Supplied text:
Israel, Locke, International law, and the state of war

According to Locke, a society is chiefly valuable because it allows conflicts between individuals to be referred to a common judge. Without a common authority, any conflict can only be judged by each’s conscience according to its interpretation of natural law, and the attempt of each to enforce natural law will put the two in a state of war with each other.

International law is perhaps the best example of a very weak society. Although some common law exists which can be appealed to in conflicts, it is easy for states to avoid its enforcement as long as they have powerful friends, ideally a friend with a veto on the security council.

Israel’s position on the Occupied Territories is a rejection of the arbitration of International law, as I have argued above. Having rejected arbitration, it has put itself into a state of war with its opponents.

War, however, can be pursued by many means. Arms are just one way that force can be used between parties in the state of nature. In a sense, we could think of the UN statehood bid by Abbas a form of war against Israel, in the sense that Israel rejects the authority that the Palestinians are appealing to, and therefore insofar as this appeal is an exercise of force, and insofar as the Palestinians and Israel are in a state of war with each other (they recognize no authority which they can both appeal to), then any use of force puts them into a state of war with each other.

Records for the task:
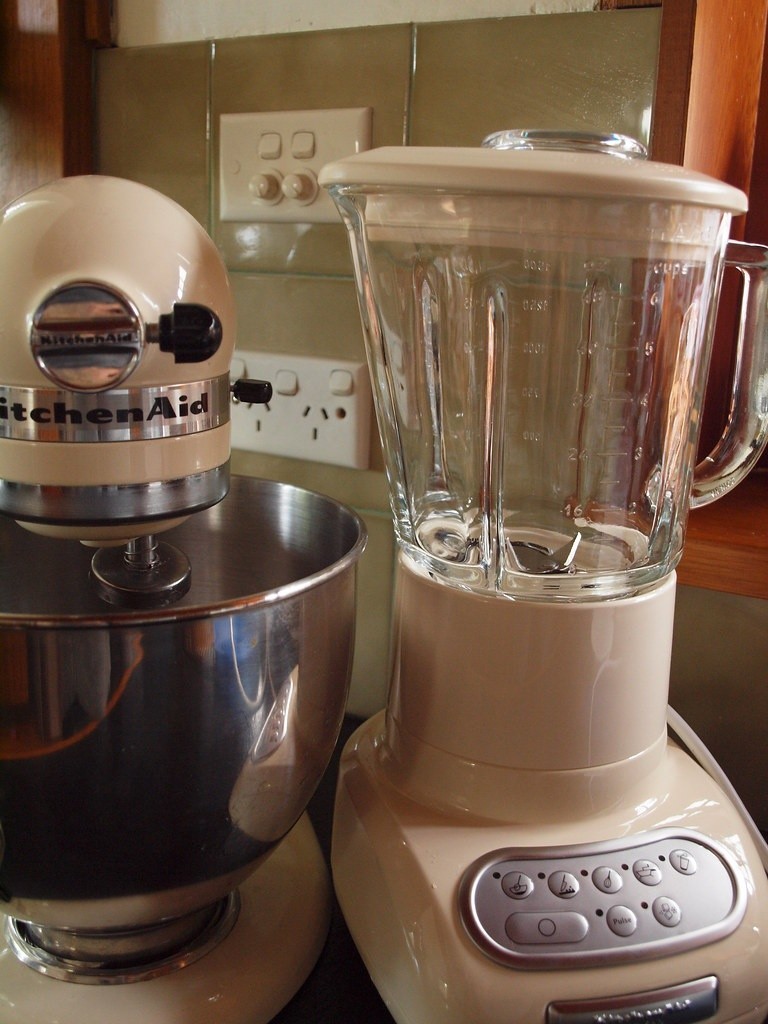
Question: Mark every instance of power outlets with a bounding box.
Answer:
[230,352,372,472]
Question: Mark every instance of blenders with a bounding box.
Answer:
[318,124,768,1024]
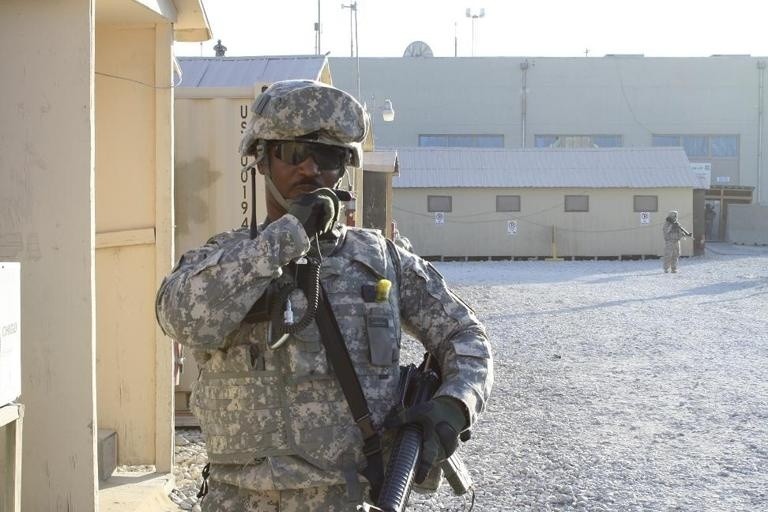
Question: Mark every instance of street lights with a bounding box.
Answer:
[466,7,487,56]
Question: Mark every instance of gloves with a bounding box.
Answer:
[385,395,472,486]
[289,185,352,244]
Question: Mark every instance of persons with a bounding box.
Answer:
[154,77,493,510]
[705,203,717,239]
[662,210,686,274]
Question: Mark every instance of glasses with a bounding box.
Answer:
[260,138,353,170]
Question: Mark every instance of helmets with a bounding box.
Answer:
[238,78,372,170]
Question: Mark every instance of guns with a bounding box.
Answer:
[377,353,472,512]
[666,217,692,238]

==

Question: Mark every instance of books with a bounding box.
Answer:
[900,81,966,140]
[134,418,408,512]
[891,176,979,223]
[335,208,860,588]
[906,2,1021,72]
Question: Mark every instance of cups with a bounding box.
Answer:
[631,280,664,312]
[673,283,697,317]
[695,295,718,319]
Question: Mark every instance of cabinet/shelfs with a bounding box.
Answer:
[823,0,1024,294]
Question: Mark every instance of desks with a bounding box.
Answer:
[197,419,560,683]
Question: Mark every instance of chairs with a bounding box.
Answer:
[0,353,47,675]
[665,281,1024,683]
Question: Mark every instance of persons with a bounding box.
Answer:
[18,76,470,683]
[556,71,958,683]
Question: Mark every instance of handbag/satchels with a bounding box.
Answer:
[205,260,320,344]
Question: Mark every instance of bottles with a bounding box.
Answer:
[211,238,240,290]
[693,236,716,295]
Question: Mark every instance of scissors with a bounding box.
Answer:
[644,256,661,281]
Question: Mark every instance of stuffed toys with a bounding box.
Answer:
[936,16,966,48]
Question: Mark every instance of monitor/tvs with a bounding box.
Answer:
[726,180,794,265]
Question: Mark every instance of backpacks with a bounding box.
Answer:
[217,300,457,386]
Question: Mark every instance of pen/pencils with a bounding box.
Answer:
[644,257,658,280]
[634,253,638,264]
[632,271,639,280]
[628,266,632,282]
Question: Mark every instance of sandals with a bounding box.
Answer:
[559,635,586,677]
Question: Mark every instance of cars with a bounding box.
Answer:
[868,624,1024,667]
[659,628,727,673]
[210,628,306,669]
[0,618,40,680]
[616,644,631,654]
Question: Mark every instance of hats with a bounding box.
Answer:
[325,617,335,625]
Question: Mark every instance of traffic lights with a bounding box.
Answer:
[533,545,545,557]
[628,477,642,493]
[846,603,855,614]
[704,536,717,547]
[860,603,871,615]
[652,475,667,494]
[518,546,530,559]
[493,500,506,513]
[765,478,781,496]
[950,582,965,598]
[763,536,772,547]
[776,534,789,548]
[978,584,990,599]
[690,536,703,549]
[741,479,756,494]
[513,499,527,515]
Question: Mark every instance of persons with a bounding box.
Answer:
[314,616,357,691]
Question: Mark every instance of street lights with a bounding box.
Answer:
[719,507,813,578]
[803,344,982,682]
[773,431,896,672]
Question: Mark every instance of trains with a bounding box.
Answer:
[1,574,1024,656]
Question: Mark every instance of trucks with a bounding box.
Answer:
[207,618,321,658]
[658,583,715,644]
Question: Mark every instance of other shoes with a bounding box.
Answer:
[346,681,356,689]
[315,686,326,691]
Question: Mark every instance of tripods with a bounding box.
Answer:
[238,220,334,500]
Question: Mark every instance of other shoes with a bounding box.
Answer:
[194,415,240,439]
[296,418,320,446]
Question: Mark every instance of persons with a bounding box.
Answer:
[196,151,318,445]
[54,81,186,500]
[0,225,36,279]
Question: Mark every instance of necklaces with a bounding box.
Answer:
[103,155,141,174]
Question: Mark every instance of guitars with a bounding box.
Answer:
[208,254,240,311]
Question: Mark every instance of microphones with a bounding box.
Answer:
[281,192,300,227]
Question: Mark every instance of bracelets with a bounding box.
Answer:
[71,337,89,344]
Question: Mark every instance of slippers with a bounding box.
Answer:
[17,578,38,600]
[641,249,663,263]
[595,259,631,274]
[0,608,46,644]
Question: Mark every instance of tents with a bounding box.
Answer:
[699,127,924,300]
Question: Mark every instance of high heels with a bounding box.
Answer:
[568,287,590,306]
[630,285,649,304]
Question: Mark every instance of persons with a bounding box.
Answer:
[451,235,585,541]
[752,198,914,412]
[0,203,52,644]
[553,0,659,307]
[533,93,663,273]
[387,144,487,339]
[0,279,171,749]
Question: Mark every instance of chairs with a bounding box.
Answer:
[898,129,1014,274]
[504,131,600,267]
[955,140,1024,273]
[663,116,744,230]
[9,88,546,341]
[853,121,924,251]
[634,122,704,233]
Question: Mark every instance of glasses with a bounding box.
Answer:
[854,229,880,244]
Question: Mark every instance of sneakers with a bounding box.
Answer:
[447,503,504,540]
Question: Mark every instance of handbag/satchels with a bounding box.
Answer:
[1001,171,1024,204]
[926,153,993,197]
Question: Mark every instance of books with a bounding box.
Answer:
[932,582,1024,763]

--

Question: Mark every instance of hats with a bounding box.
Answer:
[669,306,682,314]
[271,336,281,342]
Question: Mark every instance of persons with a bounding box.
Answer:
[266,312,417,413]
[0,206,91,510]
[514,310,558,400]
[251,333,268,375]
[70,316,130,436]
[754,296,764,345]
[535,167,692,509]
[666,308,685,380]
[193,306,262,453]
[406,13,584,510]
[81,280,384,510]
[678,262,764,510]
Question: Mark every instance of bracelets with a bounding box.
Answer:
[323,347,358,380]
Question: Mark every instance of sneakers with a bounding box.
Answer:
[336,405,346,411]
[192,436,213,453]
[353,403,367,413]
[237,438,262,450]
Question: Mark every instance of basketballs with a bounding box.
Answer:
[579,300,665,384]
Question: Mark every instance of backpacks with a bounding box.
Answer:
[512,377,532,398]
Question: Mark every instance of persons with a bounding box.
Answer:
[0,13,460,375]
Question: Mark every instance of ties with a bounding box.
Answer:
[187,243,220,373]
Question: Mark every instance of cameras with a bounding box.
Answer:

To be done:
A: Reproduce the entire text on Israel, Locke, and international law word for word.
B: In the records, rewrite the lines from the one containing "Question: Mark every instance of slippers" to the one containing "[630,285,649,304]", substituting "rectangle" for "bounding box" and leaving all else unchanged.

Results for the exercise:
A:
Israel, Locke, International law, and the state of war

According to Locke, a society is chiefly valuable because it allows conflicts between individuals to be referred to a common judge. Without a common authority, any conflict can only be judged by each’s conscience according to its interpretation of natural law, and the attempt of each to enforce natural law will put the two in a state of war with each other.

International law is perhaps the best example of a very weak society. Although some common law exists which can be appealed to in conflicts, it is easy for states to avoid its enforcement as long as they have powerful friends, ideally a friend with a veto on the security council.

Israel’s position on the Occupied Territories is a rejection of the arbitration of International law, as I have argued above. Having rejected arbitration, it has put itself into a state of war with its opponents.

War, however, can be pursued by many means. Arms are just one way that force can be used between parties in the state of nature. In a sense, we could think of the UN statehood bid by Abbas a form of war against Israel, in the sense that Israel rejects the authority that the Palestinians are appealing to, and therefore insofar as this appeal is an exercise of force, and insofar as the Palestinians and Israel are in a state of war with each other (they recognize no authority which they can both appeal to), then any use of force puts them into a state of war with each other.

B:
Question: Mark every instance of slippers with a rectangle.
Answer:
[17,578,38,600]
[641,249,663,263]
[595,259,631,274]
[0,608,46,644]
Question: Mark every instance of tents with a rectangle.
Answer:
[699,127,924,300]
Question: Mark every instance of high heels with a rectangle.
Answer:
[568,287,590,306]
[630,285,649,304]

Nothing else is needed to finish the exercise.